None of this is straightforward when the person sitting across from you has been with the business since the beginning. Many founders find that the accountability conversations they find hardest are not with new hires but with the people who were there at the start: the early employee who no longer quite fits the role the business now needs, the colleague who helped build the culture and now struggles to operate within its evolved form. These relationships carry history, loyalty, and often genuine affection. That does not make accountability less necessary. It makes the skill of holding the line, with care and without personalising, more important than ever.


In a scaling business, how a leader responds when commitments are not met sends a signal to everyone watching. A culture of accountability is not built through policy or process. It is built through the accumulation of those moments, and what they demonstrate about what the organisation values.

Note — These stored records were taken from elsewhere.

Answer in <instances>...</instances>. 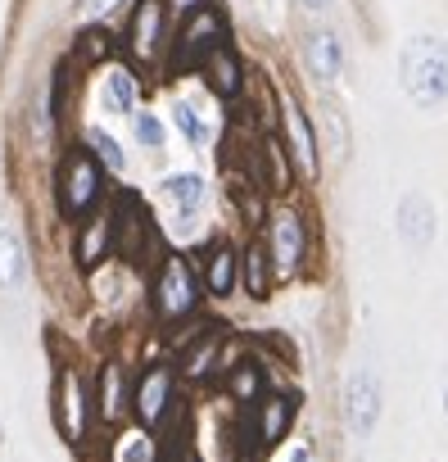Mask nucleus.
<instances>
[{
  "mask_svg": "<svg viewBox=\"0 0 448 462\" xmlns=\"http://www.w3.org/2000/svg\"><path fill=\"white\" fill-rule=\"evenodd\" d=\"M28 241H23V231L10 226V222H0V295H19L28 286Z\"/></svg>",
  "mask_w": 448,
  "mask_h": 462,
  "instance_id": "obj_22",
  "label": "nucleus"
},
{
  "mask_svg": "<svg viewBox=\"0 0 448 462\" xmlns=\"http://www.w3.org/2000/svg\"><path fill=\"white\" fill-rule=\"evenodd\" d=\"M398 87L421 109L434 114L448 105V42L443 37H407L398 51Z\"/></svg>",
  "mask_w": 448,
  "mask_h": 462,
  "instance_id": "obj_4",
  "label": "nucleus"
},
{
  "mask_svg": "<svg viewBox=\"0 0 448 462\" xmlns=\"http://www.w3.org/2000/svg\"><path fill=\"white\" fill-rule=\"evenodd\" d=\"M168 5L163 0H136L132 14H127V32H123V51L136 60V64H159L172 42H168Z\"/></svg>",
  "mask_w": 448,
  "mask_h": 462,
  "instance_id": "obj_12",
  "label": "nucleus"
},
{
  "mask_svg": "<svg viewBox=\"0 0 448 462\" xmlns=\"http://www.w3.org/2000/svg\"><path fill=\"white\" fill-rule=\"evenodd\" d=\"M195 268H199L204 295L213 304H232L236 300V291H241V245L232 236H213L208 245H199Z\"/></svg>",
  "mask_w": 448,
  "mask_h": 462,
  "instance_id": "obj_14",
  "label": "nucleus"
},
{
  "mask_svg": "<svg viewBox=\"0 0 448 462\" xmlns=\"http://www.w3.org/2000/svg\"><path fill=\"white\" fill-rule=\"evenodd\" d=\"M109 195V172L87 145H69L64 159L55 163V208L64 222H87L91 213L105 208Z\"/></svg>",
  "mask_w": 448,
  "mask_h": 462,
  "instance_id": "obj_3",
  "label": "nucleus"
},
{
  "mask_svg": "<svg viewBox=\"0 0 448 462\" xmlns=\"http://www.w3.org/2000/svg\"><path fill=\"white\" fill-rule=\"evenodd\" d=\"M394 236H398V245L412 250V254H425V250L434 245V236H439V213H434V204H430L421 190H403V195H398V204H394Z\"/></svg>",
  "mask_w": 448,
  "mask_h": 462,
  "instance_id": "obj_16",
  "label": "nucleus"
},
{
  "mask_svg": "<svg viewBox=\"0 0 448 462\" xmlns=\"http://www.w3.org/2000/svg\"><path fill=\"white\" fill-rule=\"evenodd\" d=\"M268 367H272V363H263L250 345H232L227 363H222L217 385H222V394H227V399L245 412V408H254V403L272 390V372H268Z\"/></svg>",
  "mask_w": 448,
  "mask_h": 462,
  "instance_id": "obj_13",
  "label": "nucleus"
},
{
  "mask_svg": "<svg viewBox=\"0 0 448 462\" xmlns=\"http://www.w3.org/2000/svg\"><path fill=\"white\" fill-rule=\"evenodd\" d=\"M96 412L105 426H118L123 417H132V376L123 363H105L100 367V385H96Z\"/></svg>",
  "mask_w": 448,
  "mask_h": 462,
  "instance_id": "obj_21",
  "label": "nucleus"
},
{
  "mask_svg": "<svg viewBox=\"0 0 448 462\" xmlns=\"http://www.w3.org/2000/svg\"><path fill=\"white\" fill-rule=\"evenodd\" d=\"M163 5H168V14L181 23V19H190V14H199V10L217 5V0H163Z\"/></svg>",
  "mask_w": 448,
  "mask_h": 462,
  "instance_id": "obj_29",
  "label": "nucleus"
},
{
  "mask_svg": "<svg viewBox=\"0 0 448 462\" xmlns=\"http://www.w3.org/2000/svg\"><path fill=\"white\" fill-rule=\"evenodd\" d=\"M236 462H263V457H236Z\"/></svg>",
  "mask_w": 448,
  "mask_h": 462,
  "instance_id": "obj_35",
  "label": "nucleus"
},
{
  "mask_svg": "<svg viewBox=\"0 0 448 462\" xmlns=\"http://www.w3.org/2000/svg\"><path fill=\"white\" fill-rule=\"evenodd\" d=\"M73 259H78L82 273H96L109 259H118V222H114V208H100L87 222H78V231H73Z\"/></svg>",
  "mask_w": 448,
  "mask_h": 462,
  "instance_id": "obj_17",
  "label": "nucleus"
},
{
  "mask_svg": "<svg viewBox=\"0 0 448 462\" xmlns=\"http://www.w3.org/2000/svg\"><path fill=\"white\" fill-rule=\"evenodd\" d=\"M222 46H232V19L222 5H208L190 19H181L177 37H172V69L186 73V69H204V60Z\"/></svg>",
  "mask_w": 448,
  "mask_h": 462,
  "instance_id": "obj_8",
  "label": "nucleus"
},
{
  "mask_svg": "<svg viewBox=\"0 0 448 462\" xmlns=\"http://www.w3.org/2000/svg\"><path fill=\"white\" fill-rule=\"evenodd\" d=\"M159 462H177V444H168V448L159 453Z\"/></svg>",
  "mask_w": 448,
  "mask_h": 462,
  "instance_id": "obj_31",
  "label": "nucleus"
},
{
  "mask_svg": "<svg viewBox=\"0 0 448 462\" xmlns=\"http://www.w3.org/2000/svg\"><path fill=\"white\" fill-rule=\"evenodd\" d=\"M199 78H204V82H208V91H213V96H222V100H241V96H245V64L236 60V51H232V46L213 51V55L204 60Z\"/></svg>",
  "mask_w": 448,
  "mask_h": 462,
  "instance_id": "obj_23",
  "label": "nucleus"
},
{
  "mask_svg": "<svg viewBox=\"0 0 448 462\" xmlns=\"http://www.w3.org/2000/svg\"><path fill=\"white\" fill-rule=\"evenodd\" d=\"M159 199H163V208H168L177 222H190V217L204 208V199H208V181H204L199 172H168V177L159 181Z\"/></svg>",
  "mask_w": 448,
  "mask_h": 462,
  "instance_id": "obj_20",
  "label": "nucleus"
},
{
  "mask_svg": "<svg viewBox=\"0 0 448 462\" xmlns=\"http://www.w3.org/2000/svg\"><path fill=\"white\" fill-rule=\"evenodd\" d=\"M299 408H304V394L295 385H272L254 408H245V430H250V448L254 457H268L272 448H281L299 421Z\"/></svg>",
  "mask_w": 448,
  "mask_h": 462,
  "instance_id": "obj_7",
  "label": "nucleus"
},
{
  "mask_svg": "<svg viewBox=\"0 0 448 462\" xmlns=\"http://www.w3.org/2000/svg\"><path fill=\"white\" fill-rule=\"evenodd\" d=\"M299 55H304V69L317 87H335L349 69V55H344V42L335 28H308L299 37Z\"/></svg>",
  "mask_w": 448,
  "mask_h": 462,
  "instance_id": "obj_18",
  "label": "nucleus"
},
{
  "mask_svg": "<svg viewBox=\"0 0 448 462\" xmlns=\"http://www.w3.org/2000/svg\"><path fill=\"white\" fill-rule=\"evenodd\" d=\"M299 5H304V10H313V14H322V10H331V5H335V0H299Z\"/></svg>",
  "mask_w": 448,
  "mask_h": 462,
  "instance_id": "obj_30",
  "label": "nucleus"
},
{
  "mask_svg": "<svg viewBox=\"0 0 448 462\" xmlns=\"http://www.w3.org/2000/svg\"><path fill=\"white\" fill-rule=\"evenodd\" d=\"M132 5V0H82V19L87 23H100V19H109V14H118V10H127Z\"/></svg>",
  "mask_w": 448,
  "mask_h": 462,
  "instance_id": "obj_28",
  "label": "nucleus"
},
{
  "mask_svg": "<svg viewBox=\"0 0 448 462\" xmlns=\"http://www.w3.org/2000/svg\"><path fill=\"white\" fill-rule=\"evenodd\" d=\"M145 300H150L154 327H163V331H190V322H199V313L208 304L195 259L181 254V250H163L154 259V268H150Z\"/></svg>",
  "mask_w": 448,
  "mask_h": 462,
  "instance_id": "obj_2",
  "label": "nucleus"
},
{
  "mask_svg": "<svg viewBox=\"0 0 448 462\" xmlns=\"http://www.w3.org/2000/svg\"><path fill=\"white\" fill-rule=\"evenodd\" d=\"M172 123H177V132L186 136V145H195V150L213 141V118H208V109H204L199 100H190V96L172 100Z\"/></svg>",
  "mask_w": 448,
  "mask_h": 462,
  "instance_id": "obj_25",
  "label": "nucleus"
},
{
  "mask_svg": "<svg viewBox=\"0 0 448 462\" xmlns=\"http://www.w3.org/2000/svg\"><path fill=\"white\" fill-rule=\"evenodd\" d=\"M100 100L109 114H136L141 109V82H136V69L127 64H109L100 73Z\"/></svg>",
  "mask_w": 448,
  "mask_h": 462,
  "instance_id": "obj_24",
  "label": "nucleus"
},
{
  "mask_svg": "<svg viewBox=\"0 0 448 462\" xmlns=\"http://www.w3.org/2000/svg\"><path fill=\"white\" fill-rule=\"evenodd\" d=\"M277 286H281V277H277V263L268 254V241H263V231H254L241 245V291H245V300L263 304V300H272Z\"/></svg>",
  "mask_w": 448,
  "mask_h": 462,
  "instance_id": "obj_19",
  "label": "nucleus"
},
{
  "mask_svg": "<svg viewBox=\"0 0 448 462\" xmlns=\"http://www.w3.org/2000/svg\"><path fill=\"white\" fill-rule=\"evenodd\" d=\"M50 417H55V430L64 444L82 448L91 439V426H96V390L87 385L82 367L78 363H59L55 367V381H50Z\"/></svg>",
  "mask_w": 448,
  "mask_h": 462,
  "instance_id": "obj_6",
  "label": "nucleus"
},
{
  "mask_svg": "<svg viewBox=\"0 0 448 462\" xmlns=\"http://www.w3.org/2000/svg\"><path fill=\"white\" fill-rule=\"evenodd\" d=\"M277 136H281V145H286V159H290L295 177L313 186V181L322 177V136H317L313 114H308L295 96H286V100H281V114H277Z\"/></svg>",
  "mask_w": 448,
  "mask_h": 462,
  "instance_id": "obj_9",
  "label": "nucleus"
},
{
  "mask_svg": "<svg viewBox=\"0 0 448 462\" xmlns=\"http://www.w3.org/2000/svg\"><path fill=\"white\" fill-rule=\"evenodd\" d=\"M232 345H236V340H232V327H227V322L190 327V336H186V345H181V354H177L181 381H190V385H217L222 363H227Z\"/></svg>",
  "mask_w": 448,
  "mask_h": 462,
  "instance_id": "obj_10",
  "label": "nucleus"
},
{
  "mask_svg": "<svg viewBox=\"0 0 448 462\" xmlns=\"http://www.w3.org/2000/svg\"><path fill=\"white\" fill-rule=\"evenodd\" d=\"M358 10H371V0H358Z\"/></svg>",
  "mask_w": 448,
  "mask_h": 462,
  "instance_id": "obj_33",
  "label": "nucleus"
},
{
  "mask_svg": "<svg viewBox=\"0 0 448 462\" xmlns=\"http://www.w3.org/2000/svg\"><path fill=\"white\" fill-rule=\"evenodd\" d=\"M263 241H268V254L277 263V277L281 286L290 282H304L313 259H317V213L299 199V195H277L263 213Z\"/></svg>",
  "mask_w": 448,
  "mask_h": 462,
  "instance_id": "obj_1",
  "label": "nucleus"
},
{
  "mask_svg": "<svg viewBox=\"0 0 448 462\" xmlns=\"http://www.w3.org/2000/svg\"><path fill=\"white\" fill-rule=\"evenodd\" d=\"M82 145H87V150H91V154L105 163V172H127V154H123V145H118V141H114V136H109L100 123H91V127L82 132Z\"/></svg>",
  "mask_w": 448,
  "mask_h": 462,
  "instance_id": "obj_26",
  "label": "nucleus"
},
{
  "mask_svg": "<svg viewBox=\"0 0 448 462\" xmlns=\"http://www.w3.org/2000/svg\"><path fill=\"white\" fill-rule=\"evenodd\" d=\"M443 417H448V381H443Z\"/></svg>",
  "mask_w": 448,
  "mask_h": 462,
  "instance_id": "obj_32",
  "label": "nucleus"
},
{
  "mask_svg": "<svg viewBox=\"0 0 448 462\" xmlns=\"http://www.w3.org/2000/svg\"><path fill=\"white\" fill-rule=\"evenodd\" d=\"M0 448H5V426H0Z\"/></svg>",
  "mask_w": 448,
  "mask_h": 462,
  "instance_id": "obj_34",
  "label": "nucleus"
},
{
  "mask_svg": "<svg viewBox=\"0 0 448 462\" xmlns=\"http://www.w3.org/2000/svg\"><path fill=\"white\" fill-rule=\"evenodd\" d=\"M380 412H385V385L371 367H353L340 385V421L353 439H367L376 435L380 426Z\"/></svg>",
  "mask_w": 448,
  "mask_h": 462,
  "instance_id": "obj_11",
  "label": "nucleus"
},
{
  "mask_svg": "<svg viewBox=\"0 0 448 462\" xmlns=\"http://www.w3.org/2000/svg\"><path fill=\"white\" fill-rule=\"evenodd\" d=\"M181 408V372L172 358H154L132 376V421L145 430H168Z\"/></svg>",
  "mask_w": 448,
  "mask_h": 462,
  "instance_id": "obj_5",
  "label": "nucleus"
},
{
  "mask_svg": "<svg viewBox=\"0 0 448 462\" xmlns=\"http://www.w3.org/2000/svg\"><path fill=\"white\" fill-rule=\"evenodd\" d=\"M114 222H118V259L145 263V254H163L159 250V222L150 217V208L141 204V195H118L114 199Z\"/></svg>",
  "mask_w": 448,
  "mask_h": 462,
  "instance_id": "obj_15",
  "label": "nucleus"
},
{
  "mask_svg": "<svg viewBox=\"0 0 448 462\" xmlns=\"http://www.w3.org/2000/svg\"><path fill=\"white\" fill-rule=\"evenodd\" d=\"M132 136H136V145H141V150L159 154V150H163V141H168V127H163V118H159L154 109H136V114H132Z\"/></svg>",
  "mask_w": 448,
  "mask_h": 462,
  "instance_id": "obj_27",
  "label": "nucleus"
}]
</instances>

Accountability Starts with the Leader


The three threads in this article, communication, conflict, and holding the line, are not independent. They build on each other. Clearer communication of expectations creates the basis for genuine commitment. Genuine commitment, fostered by a culture where people can disagree, creates the conditions in which holding someone to account feels fair rather than arbitrary. And leaders who hold the line consistently, with empathy and without personalising, demonstrate that accountability is real rather than aspirational.


None of this is straightforward in a scaling business. The founder who built a successful team of 20 based on trust, informality, and proximity now must evolve an approach that worked brilliantly in one context and is quietly failing in another. That is not a comfortable realisation. But it is the right place to start.


When accountability consistently breaks down, the most productive question is not who is failing to follow through. It is: what does the culture need to change so that following through becomes possible?